Travail demandé -
#1 Répondez aux questions suivantes d'après le texte sur le soulèvement du 3 janvier 1966 :
(a) À quelle date la Haute-Volta a-t-elle été transformée en République ?
(b) Quel jour l'ensemble de lois qualifiées de « liberticides » et « policières » a-t-il été voté ?
(c) Combien d'articles compte la loi relative aux crimes et délits contre la Constitution et contre la paix publique ?
#2 Recopiez fidèlement le passage du texte sur le soulèvement du 3 janvier 1966 qui va de « Première révolution africaine, après » jusqu'à « 3 janvier 1966. » inclus.
══ Texte extrait
Première révolution africaine, après les indépendances tombées çà et là depuis 1960, le 3-Janvier est une date qui restera gravée dans la mémoire du peuple burkinabè. Ce jour-là, des dizaines de milliers de Voltaïques étaient dans la rue pour exiger le départ de Maurice Yaméogo, un président autoritaire dont l’impopularité avait atteint son paroxysme. Retour sur le processus qui a conduit au soulèvement populaire du 3 janvier 1966.
Une gestion dictatoriale du pouvoir
Transformée le 11 décembre 1958 en une République, la Haute-Volta sombra très vite dans la dictature. Maurice Yaméogo n’a pas hésité à utiliser l’Assemblée nationale acquise à sa cause pour s’octroyer les pleins pouvoirs et s’ériger en dictateur éclairé pour conduire la jeune république indépendante. C’est le 30 août 1959 qu’un ensemble de lois « liberticides » et « policières » fut voté pour consacrer le règne sans partage du tout nouveau président.
À travers ces lois, le jeune président dispose d’un grand arsenal armé de répression contre tous ses ennemis. Le catalogue de ces lois se présente comme suit : « pouvoirs supérieurs de police en matière d’ordre public et de sûreté de l’État ; loi organique sur l’état d’urgence ; loi relative aux crimes et délits contre la Constitution et contre la paix publique (52 articles) ; loi relative aux atteintes à la sûreté intérieure de l’État ; loi relative à la résistance, à la désobéissance aux pouvoirs publics, aux manquements envers l’autorité administrative, aux atteintes, à la tranquillité publique ; loi sur les associations (autres que les sociétés de commerce, les sociétés de secours mutuels, les associations culturelles et les congrégations) ; loi sur la liberté de réunion ; loi sur la presse et les délits de presse ». La Haute-Volta proclamée République n’était qu’une République de façade, la Constitution n’existait que sur les papiers, l’Assemblée nationale était dévoyée par le pouvoir personnel, et Maurice Yaméogo régnait en monarque absolu.
════
══ Enregistrements présentés
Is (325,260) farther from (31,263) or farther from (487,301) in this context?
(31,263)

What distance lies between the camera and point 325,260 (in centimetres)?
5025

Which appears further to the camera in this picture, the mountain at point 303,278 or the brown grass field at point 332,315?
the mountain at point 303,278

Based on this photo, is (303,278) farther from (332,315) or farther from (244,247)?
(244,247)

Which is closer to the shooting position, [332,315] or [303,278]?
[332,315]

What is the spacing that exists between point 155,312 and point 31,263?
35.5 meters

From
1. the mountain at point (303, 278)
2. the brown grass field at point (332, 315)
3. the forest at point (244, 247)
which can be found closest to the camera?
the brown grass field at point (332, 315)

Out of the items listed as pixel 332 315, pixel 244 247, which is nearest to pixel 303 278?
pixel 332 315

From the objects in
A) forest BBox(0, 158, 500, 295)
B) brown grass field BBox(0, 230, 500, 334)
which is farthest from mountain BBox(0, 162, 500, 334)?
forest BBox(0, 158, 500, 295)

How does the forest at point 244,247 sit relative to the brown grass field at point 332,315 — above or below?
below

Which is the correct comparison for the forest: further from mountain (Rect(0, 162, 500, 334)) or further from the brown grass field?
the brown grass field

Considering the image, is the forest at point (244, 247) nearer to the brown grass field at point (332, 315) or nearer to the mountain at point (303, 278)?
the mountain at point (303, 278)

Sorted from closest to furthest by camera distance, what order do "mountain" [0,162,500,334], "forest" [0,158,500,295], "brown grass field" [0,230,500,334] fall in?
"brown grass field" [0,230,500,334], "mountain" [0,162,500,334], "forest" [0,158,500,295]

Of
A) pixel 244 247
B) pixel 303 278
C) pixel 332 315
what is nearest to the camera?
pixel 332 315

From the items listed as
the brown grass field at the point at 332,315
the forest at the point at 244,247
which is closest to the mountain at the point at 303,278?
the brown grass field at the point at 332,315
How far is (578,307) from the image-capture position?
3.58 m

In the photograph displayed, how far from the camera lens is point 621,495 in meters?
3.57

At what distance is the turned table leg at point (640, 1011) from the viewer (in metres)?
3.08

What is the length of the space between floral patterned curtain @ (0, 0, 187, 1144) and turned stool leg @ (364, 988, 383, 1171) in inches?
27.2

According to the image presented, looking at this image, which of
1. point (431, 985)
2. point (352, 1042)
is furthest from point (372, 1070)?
════
Corrigé -
#1
(a) Le 11 décembre 1958.
(b) Le 30 août 1959.
(c) 52 articles.

#2
Première révolution africaine, après les indépendances tombées çà et là depuis 1960, le 3-Janvier est une date qui restera gravée dans la mémoire du peuple burkinabè. Ce jour-là, des dizaines de milliers de Voltaïques étaient dans la rue pour exiger le départ de Maurice Yaméogo, un président autoritaire dont l’impopularité avait atteint son paroxysme. Retour sur le processus qui a conduit au soulèvement populaire du 3 janvier 1966.